_SELECTED TEXT:_
--------------------

It is perhaps little wonder that the Irish Primary Principals Network calculated last year that for 36 principal posts there were no applicants when they were initially advertised. According to the report of the Hay group, it is the most overloaded role in the education system. I accept that the principal is in charge and that the buck must stop at his or her desk. I ask the Minister to accept some, if not all, of these amendments to allow some of the burden of this legislation to be moved elsewhere. Opposing this on Committee Stage, the Minister argued that one of the valid criticisms he had to make of principals was that they did not delegate enough. I ask him to accept this amendment and allow them to delegate some responsibility to the special needs organiser. Many of the principals to whom I have talked view this legislation with what approaches to fear. They know they will not be able to live with it practically, and we already have indications that there will be difficulties. They do not want the blame for not delivering on this legislation.
Ms Enright: I support the broad thrust of what Deputy Crowe has said. I know the principal should cause an appropriate education plan to be prepared for the student. I presume the principal will not have to sit down and do it himself or herself and that it will be the teacher of the child in question who does it. At the same time, I support what has been said regarding the workload on principals, particularly teaching principals. This Bill will increase that further. In some ways, there is no way around it, but the special needs organisers also have a role. Starting afresh, they might be the people best placed to take some of the burden currently on principals.

--------------------

_REQUIRED ACTION 1:_
Please print the passage on principals' workload from "Ms Enright: I" up to and including "currently on principals.".
_REQUIRED ACTION 2:_
Answer these questions from the passage on principals' workload.
(a) For how many principal posts were there no applicants when they were first advertised?
(b) What does the Hay group report call the principal's role?
(c) Who does Ms Enright presume will prepare the education plan for the student?

--------------------

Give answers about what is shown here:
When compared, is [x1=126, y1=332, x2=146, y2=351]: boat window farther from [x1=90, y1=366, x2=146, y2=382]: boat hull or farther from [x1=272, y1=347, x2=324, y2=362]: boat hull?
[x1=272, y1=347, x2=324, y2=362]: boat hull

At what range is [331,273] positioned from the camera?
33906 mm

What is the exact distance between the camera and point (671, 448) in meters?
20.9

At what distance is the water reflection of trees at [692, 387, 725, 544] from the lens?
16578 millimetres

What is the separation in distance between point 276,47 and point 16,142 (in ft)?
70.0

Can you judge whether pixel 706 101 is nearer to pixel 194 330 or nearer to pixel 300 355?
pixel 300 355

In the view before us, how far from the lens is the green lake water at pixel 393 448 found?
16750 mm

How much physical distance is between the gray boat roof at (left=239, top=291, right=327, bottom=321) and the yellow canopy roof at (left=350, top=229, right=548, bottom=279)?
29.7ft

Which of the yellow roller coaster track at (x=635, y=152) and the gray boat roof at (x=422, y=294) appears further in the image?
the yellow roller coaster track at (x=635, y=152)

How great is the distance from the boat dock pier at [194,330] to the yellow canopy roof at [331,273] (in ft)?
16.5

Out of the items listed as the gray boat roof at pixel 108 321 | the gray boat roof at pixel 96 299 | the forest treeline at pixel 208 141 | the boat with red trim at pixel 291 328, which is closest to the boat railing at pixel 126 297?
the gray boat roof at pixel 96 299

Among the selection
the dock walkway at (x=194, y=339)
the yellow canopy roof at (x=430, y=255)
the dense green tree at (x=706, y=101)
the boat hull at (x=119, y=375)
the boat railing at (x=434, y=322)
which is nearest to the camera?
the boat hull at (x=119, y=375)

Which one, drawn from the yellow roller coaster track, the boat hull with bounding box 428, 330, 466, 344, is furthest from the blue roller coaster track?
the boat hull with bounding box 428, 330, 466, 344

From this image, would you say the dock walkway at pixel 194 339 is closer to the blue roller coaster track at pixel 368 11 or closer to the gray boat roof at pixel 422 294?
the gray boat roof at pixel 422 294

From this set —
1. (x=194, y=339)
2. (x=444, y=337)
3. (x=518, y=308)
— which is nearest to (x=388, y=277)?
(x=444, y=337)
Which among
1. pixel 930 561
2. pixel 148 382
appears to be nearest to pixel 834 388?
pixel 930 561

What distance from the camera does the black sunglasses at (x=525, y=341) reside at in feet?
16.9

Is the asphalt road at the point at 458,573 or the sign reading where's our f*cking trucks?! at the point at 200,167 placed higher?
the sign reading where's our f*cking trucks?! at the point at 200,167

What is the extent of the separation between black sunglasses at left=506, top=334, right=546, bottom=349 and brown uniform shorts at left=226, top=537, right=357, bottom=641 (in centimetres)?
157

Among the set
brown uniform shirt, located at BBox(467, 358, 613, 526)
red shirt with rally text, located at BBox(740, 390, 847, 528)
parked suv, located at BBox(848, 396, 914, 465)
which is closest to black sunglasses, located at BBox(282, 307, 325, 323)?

--------------------

_PROBLEM SOLUTION 1:_
Ms Enright: I support the broad thrust of what Deputy Crowe has said. I know the principal should cause an appropriate education plan to be prepared for the student. I presume the principal will not have to sit down and do it himself or herself and that it will be the teacher of the child in question who does it. At the same time, I support what has been said regarding the workload on principals, particularly teaching principals. This Bill will increase that further. In some ways, there is no way around it, but the special needs organisers also have a role. Starting afresh, they might be the people best placed to take some of the burden currently on principals.

_PROBLEM SOLUTION 2:_
(a) 36
(b) The most overloaded role in the education system
(c) The teacher of the child in question